• EXTRAIT:
☆ ☆ ☆ ☆ ☆

COMPOSITION DE LA COUR :
L’affaire a été débattue le 17 octobre 2024, en audience publique, devant la Cour composée de :
Mme Sylvie DELACOURT, présidente de chambre
Mme Laura TARDY, conseillère
Mme Viviane SZLAMOVICZ, conseillère
qui en ont délibéré, un rapport a été présenté à l’audience par Mme Sylvie Delacourt dans les conditions prévues par l’article 804 du code de procédure civile.
Greffière, lors des débats : Madame Manon CARON
ARRÊT :
– contradictoire.
– par mise à disposition de l’arrêt au greffe de la Cour, les parties en ayant été préalablement avisées dans les conditions prévues au deuxième alinéa de l’article 450 du code de procédure civile.
– signé par Laura TARDY, conseillère faisant fonction de présidente pour la présidente empêchée et par Tiffany CASCIOLI, greffière, présente lors de la mise à disposition.
Suivant devis du 26 avril 2016 accepté par M. et Mme [B], la société BRG Habitat a réalisé sur la maison de ces derniers un ravalement et la mise en ‘uvre d’une isolation thermique extérieure.
La société BRG habitat est assurée auprès de la société Millennium Insurance Company.
Suivant facture en date du 7 juin 2016, les travaux ont été réalisés moyennant un prix de 13 678,32 euros TTC.

☆ ☆ ☆ ☆ ☆

Recopiez le passage de l'arrêt qui commence par « Suivant devis du » et se termine par « 678,32 euros TTC. », en remplaçant « facture » par « quittance ».

☆ ☆ ☆ ☆ ☆

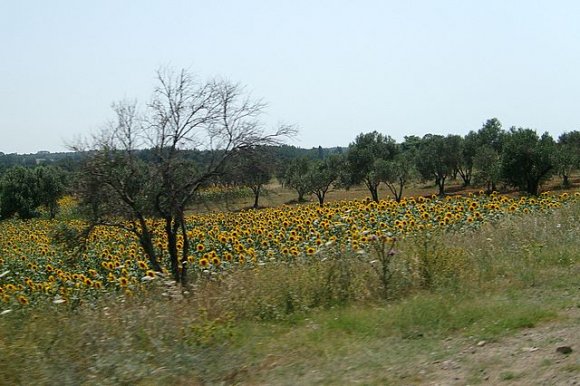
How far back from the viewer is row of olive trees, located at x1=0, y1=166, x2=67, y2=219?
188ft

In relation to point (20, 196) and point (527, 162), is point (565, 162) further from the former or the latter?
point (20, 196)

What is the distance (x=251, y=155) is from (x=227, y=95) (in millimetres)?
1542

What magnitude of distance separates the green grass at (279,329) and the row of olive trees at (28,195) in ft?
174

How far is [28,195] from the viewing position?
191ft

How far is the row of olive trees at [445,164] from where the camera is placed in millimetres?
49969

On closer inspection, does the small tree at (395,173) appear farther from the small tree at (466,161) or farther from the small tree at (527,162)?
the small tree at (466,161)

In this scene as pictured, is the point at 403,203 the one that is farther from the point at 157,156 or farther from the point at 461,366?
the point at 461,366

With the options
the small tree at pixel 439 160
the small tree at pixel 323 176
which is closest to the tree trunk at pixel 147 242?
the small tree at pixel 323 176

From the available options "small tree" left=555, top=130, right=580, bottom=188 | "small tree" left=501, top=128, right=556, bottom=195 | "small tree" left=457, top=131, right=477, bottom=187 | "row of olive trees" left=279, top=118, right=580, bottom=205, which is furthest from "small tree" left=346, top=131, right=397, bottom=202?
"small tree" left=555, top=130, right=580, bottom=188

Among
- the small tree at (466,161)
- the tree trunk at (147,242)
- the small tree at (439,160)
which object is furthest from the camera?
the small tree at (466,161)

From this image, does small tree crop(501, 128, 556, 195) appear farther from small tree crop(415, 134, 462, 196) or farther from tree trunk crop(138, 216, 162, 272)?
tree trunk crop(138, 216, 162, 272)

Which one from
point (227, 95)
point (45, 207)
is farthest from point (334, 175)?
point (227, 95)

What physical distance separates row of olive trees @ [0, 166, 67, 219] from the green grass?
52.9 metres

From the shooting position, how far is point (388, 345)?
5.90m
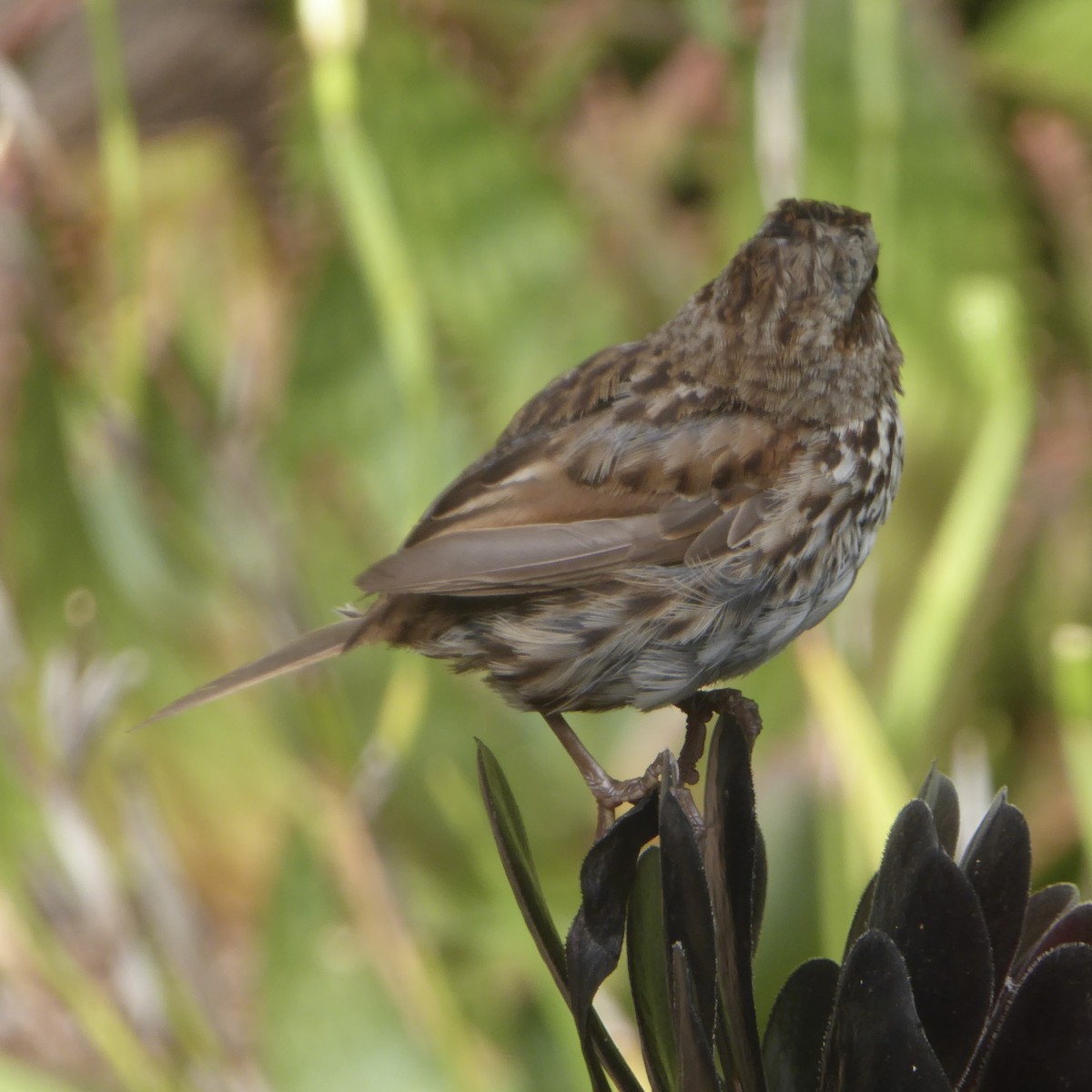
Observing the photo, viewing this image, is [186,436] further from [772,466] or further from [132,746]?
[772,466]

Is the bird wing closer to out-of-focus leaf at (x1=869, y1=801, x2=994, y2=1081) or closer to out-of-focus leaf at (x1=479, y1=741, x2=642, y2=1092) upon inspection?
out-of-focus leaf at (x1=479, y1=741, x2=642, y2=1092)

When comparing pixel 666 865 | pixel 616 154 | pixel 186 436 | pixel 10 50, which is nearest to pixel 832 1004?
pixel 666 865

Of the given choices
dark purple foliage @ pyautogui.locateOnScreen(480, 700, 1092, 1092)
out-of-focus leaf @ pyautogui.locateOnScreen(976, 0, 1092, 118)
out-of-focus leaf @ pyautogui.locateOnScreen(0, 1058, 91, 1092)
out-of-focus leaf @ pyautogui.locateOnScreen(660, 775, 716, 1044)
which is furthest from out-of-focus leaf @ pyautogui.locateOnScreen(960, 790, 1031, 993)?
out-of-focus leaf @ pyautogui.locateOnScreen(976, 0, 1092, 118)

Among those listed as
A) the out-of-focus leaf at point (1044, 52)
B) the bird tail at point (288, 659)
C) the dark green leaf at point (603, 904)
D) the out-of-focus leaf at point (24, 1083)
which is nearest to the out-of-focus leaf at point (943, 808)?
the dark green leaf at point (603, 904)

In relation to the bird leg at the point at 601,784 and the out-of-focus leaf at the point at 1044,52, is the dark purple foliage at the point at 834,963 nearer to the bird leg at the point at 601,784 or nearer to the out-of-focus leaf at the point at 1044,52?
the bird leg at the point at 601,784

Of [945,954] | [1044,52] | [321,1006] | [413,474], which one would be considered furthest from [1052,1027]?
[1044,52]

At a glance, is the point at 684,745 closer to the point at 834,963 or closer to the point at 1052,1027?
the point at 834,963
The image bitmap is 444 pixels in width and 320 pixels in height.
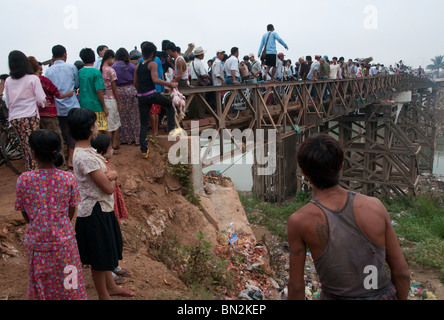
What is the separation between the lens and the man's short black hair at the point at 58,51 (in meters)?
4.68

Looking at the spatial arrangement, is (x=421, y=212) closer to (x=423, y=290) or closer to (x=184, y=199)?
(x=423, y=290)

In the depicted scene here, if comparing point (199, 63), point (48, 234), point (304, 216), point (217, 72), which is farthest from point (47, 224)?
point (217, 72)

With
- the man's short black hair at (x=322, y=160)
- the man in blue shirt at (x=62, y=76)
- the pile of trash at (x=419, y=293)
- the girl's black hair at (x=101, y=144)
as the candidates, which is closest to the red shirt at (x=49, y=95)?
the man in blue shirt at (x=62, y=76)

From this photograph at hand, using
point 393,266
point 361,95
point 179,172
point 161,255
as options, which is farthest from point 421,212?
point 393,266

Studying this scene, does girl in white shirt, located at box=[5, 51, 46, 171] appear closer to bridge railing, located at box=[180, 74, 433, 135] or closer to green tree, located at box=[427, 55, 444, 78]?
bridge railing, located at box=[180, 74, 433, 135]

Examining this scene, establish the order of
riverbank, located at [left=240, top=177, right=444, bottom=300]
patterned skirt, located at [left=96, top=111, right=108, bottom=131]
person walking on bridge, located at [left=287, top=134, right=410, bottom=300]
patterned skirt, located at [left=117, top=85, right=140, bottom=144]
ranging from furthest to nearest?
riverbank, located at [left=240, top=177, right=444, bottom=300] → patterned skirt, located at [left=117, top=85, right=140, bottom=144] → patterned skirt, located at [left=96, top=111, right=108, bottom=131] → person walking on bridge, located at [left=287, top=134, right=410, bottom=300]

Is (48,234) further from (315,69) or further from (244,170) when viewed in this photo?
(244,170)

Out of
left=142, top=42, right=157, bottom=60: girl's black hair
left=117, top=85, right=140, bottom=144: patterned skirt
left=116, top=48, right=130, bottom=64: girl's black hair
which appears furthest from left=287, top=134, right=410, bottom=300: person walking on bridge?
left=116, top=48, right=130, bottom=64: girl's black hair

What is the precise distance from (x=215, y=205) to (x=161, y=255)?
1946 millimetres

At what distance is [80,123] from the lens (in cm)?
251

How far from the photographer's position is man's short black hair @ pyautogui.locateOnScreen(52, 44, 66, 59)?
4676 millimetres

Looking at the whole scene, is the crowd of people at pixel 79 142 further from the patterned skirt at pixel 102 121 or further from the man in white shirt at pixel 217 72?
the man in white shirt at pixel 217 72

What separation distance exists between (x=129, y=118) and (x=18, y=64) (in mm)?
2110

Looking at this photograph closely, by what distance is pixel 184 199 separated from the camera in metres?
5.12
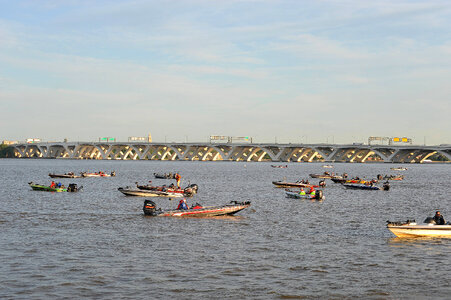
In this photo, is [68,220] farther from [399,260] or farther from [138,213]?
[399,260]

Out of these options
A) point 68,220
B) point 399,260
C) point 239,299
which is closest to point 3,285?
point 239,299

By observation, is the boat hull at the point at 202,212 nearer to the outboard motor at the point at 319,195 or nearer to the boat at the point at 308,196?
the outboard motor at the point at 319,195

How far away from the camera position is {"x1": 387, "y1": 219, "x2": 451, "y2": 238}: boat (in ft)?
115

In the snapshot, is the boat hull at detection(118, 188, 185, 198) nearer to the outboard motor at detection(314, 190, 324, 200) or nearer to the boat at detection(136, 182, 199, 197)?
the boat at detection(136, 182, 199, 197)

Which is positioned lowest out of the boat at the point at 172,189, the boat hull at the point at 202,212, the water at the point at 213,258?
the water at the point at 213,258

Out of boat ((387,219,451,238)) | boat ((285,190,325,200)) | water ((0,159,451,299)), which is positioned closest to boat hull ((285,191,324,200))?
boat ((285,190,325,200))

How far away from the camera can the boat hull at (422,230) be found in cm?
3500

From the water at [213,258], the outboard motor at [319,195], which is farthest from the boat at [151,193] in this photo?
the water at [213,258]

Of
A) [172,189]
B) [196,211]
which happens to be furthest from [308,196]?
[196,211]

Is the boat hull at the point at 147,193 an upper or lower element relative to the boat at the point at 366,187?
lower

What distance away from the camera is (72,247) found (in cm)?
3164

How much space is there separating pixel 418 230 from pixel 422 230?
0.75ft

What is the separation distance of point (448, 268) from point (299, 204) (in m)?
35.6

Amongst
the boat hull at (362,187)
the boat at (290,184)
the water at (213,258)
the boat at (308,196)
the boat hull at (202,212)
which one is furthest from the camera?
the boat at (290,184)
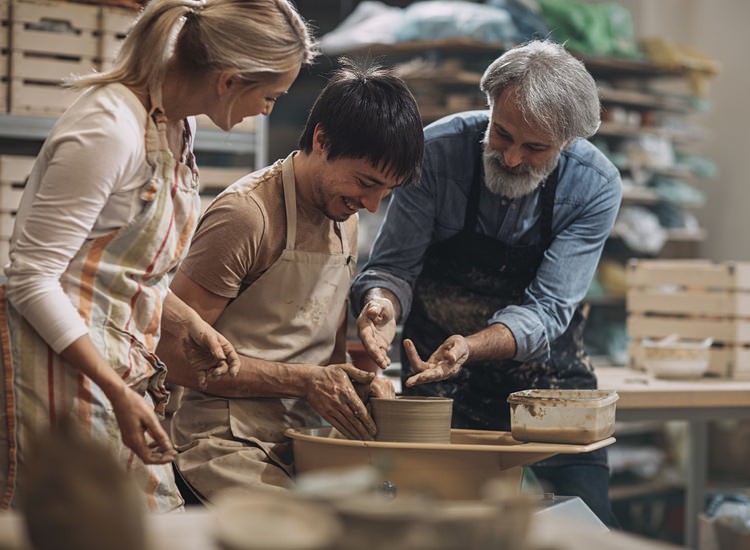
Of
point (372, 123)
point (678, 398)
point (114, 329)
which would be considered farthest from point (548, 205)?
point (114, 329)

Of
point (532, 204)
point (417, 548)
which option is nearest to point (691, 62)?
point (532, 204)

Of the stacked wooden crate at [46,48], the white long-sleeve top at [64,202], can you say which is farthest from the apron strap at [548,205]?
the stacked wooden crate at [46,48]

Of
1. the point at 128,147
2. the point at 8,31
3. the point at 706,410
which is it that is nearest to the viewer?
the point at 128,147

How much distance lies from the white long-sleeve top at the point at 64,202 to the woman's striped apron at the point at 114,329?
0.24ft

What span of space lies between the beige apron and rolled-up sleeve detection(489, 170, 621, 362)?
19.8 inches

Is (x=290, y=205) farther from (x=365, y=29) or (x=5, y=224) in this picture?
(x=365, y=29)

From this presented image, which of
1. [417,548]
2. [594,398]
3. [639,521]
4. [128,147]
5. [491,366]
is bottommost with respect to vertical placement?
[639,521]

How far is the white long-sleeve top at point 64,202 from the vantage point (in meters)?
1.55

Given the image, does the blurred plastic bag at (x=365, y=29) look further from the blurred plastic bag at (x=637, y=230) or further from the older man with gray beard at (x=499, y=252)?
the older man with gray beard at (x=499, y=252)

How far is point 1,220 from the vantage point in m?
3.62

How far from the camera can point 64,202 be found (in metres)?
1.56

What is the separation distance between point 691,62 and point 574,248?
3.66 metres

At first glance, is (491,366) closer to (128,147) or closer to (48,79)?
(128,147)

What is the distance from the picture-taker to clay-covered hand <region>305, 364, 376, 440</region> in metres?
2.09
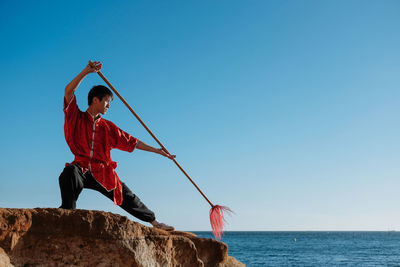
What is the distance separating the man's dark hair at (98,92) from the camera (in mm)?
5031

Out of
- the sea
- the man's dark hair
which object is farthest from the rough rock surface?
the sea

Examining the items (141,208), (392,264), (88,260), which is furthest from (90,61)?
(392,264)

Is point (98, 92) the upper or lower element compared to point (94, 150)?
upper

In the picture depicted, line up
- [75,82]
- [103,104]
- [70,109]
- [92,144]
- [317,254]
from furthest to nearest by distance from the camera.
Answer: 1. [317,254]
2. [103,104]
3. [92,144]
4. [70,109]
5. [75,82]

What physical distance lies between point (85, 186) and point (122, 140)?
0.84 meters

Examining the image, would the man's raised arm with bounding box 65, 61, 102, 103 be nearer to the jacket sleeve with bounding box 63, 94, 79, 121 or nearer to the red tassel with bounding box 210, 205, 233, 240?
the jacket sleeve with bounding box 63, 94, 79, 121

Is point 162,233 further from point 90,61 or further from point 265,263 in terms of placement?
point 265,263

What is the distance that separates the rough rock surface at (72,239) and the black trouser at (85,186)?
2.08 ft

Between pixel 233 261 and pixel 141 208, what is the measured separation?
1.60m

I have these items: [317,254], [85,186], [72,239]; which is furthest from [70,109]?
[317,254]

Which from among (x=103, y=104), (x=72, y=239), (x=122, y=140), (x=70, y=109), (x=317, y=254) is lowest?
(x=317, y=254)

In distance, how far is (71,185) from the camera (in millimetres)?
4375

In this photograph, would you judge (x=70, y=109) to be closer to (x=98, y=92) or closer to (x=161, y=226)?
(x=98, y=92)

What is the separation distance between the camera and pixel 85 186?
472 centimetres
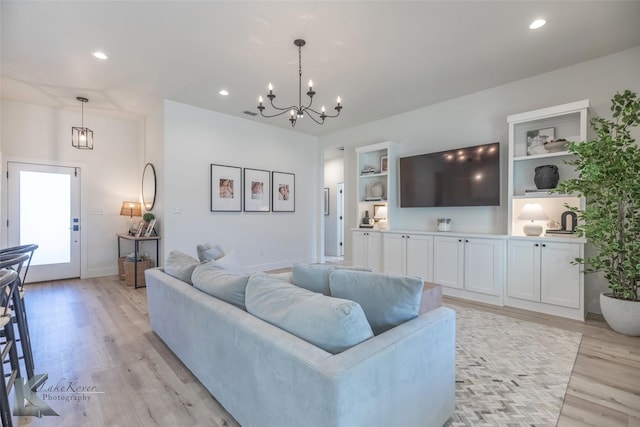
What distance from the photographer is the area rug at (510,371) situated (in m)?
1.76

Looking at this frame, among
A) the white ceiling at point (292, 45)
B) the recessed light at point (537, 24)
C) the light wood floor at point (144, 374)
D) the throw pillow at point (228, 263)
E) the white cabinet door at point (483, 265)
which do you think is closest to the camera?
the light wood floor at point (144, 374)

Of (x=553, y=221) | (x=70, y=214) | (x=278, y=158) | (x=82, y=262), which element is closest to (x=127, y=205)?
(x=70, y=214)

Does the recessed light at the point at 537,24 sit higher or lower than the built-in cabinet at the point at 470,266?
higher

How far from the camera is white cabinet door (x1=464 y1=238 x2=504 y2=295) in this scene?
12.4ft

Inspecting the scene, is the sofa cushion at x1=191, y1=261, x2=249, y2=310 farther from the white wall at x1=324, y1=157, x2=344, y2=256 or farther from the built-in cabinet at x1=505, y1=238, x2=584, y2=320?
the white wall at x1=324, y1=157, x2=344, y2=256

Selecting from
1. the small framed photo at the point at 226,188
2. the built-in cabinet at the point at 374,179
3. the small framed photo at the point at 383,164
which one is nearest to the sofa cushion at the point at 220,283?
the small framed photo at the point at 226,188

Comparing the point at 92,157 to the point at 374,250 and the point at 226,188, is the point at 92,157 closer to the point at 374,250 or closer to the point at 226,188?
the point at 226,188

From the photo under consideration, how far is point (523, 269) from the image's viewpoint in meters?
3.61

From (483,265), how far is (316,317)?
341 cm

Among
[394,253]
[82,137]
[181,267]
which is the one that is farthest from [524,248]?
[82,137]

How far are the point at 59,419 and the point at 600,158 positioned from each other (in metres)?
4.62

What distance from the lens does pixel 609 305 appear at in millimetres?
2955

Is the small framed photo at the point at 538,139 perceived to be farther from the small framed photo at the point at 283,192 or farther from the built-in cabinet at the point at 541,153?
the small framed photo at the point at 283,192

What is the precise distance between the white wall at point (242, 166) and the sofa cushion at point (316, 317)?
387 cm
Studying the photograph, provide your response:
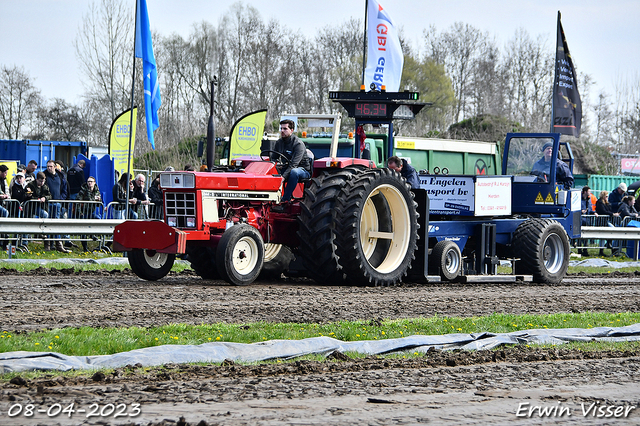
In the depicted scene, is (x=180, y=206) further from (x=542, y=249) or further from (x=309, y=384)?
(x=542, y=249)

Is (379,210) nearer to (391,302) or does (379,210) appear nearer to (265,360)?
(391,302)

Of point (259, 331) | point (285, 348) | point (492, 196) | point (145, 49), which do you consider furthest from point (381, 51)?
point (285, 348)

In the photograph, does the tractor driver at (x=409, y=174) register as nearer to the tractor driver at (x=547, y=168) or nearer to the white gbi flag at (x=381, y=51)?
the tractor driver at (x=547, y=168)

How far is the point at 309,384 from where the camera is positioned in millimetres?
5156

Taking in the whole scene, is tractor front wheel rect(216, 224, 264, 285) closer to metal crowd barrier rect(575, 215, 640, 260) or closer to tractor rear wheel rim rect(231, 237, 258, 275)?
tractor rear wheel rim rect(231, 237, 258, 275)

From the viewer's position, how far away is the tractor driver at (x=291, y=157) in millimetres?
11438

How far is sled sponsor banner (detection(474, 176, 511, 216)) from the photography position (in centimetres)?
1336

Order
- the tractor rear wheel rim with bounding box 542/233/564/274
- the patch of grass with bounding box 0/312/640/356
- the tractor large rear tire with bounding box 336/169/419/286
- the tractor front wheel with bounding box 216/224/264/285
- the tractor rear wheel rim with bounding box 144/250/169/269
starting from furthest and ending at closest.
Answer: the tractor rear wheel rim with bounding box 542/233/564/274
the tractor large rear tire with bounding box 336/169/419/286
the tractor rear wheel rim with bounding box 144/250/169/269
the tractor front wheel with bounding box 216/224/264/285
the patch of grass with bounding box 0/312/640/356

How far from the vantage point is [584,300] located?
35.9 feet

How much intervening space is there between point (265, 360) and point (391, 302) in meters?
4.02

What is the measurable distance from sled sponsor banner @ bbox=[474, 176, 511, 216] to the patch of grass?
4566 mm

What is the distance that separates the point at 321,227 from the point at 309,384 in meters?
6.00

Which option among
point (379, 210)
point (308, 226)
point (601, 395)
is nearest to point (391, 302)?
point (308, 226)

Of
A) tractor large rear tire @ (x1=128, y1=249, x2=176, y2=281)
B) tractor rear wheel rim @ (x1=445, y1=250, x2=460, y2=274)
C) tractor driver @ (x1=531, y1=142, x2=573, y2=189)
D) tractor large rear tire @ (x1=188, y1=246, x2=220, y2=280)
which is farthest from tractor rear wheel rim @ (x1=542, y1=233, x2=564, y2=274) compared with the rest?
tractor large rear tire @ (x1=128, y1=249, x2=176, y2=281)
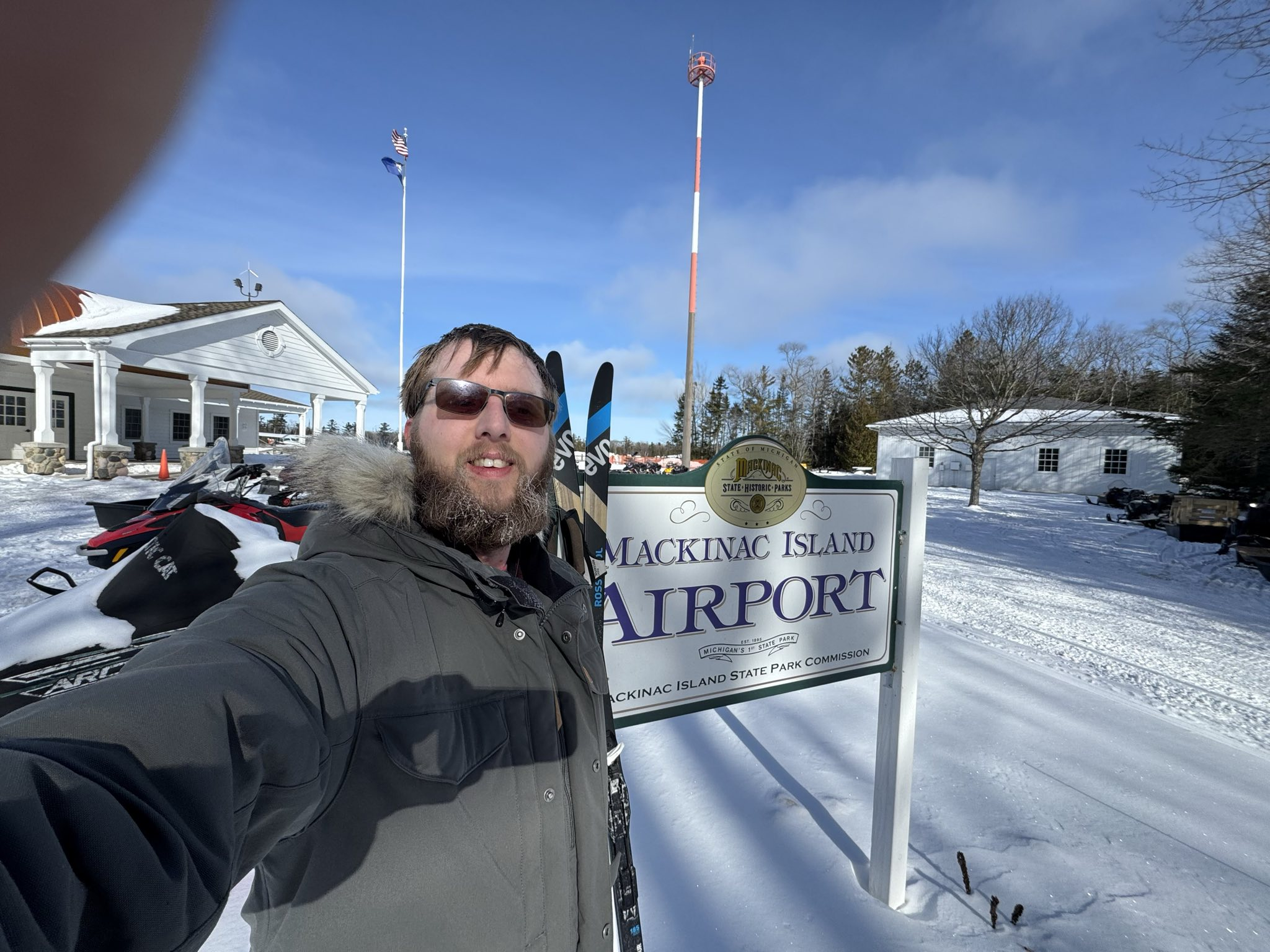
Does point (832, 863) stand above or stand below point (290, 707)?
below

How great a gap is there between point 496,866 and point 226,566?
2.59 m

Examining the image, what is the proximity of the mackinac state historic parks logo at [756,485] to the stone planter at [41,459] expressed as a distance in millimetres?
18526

☆ ☆ ☆ ☆ ☆

• CORRIGÉ:
Suivant devis du 26 avril 2016 accepté par M. et Mme [B], la société BRG Habitat a réalisé sur la maison de ces derniers un ravalement et la mise en ‘uvre d’une isolation thermique extérieure.
La société BRG habitat est assurée auprès de la société Millennium Insurance Company.
Suivant quittance en date du 7 juin 2016, les travaux ont été réalisés moyennant un prix de 13 678,32 euros TTC.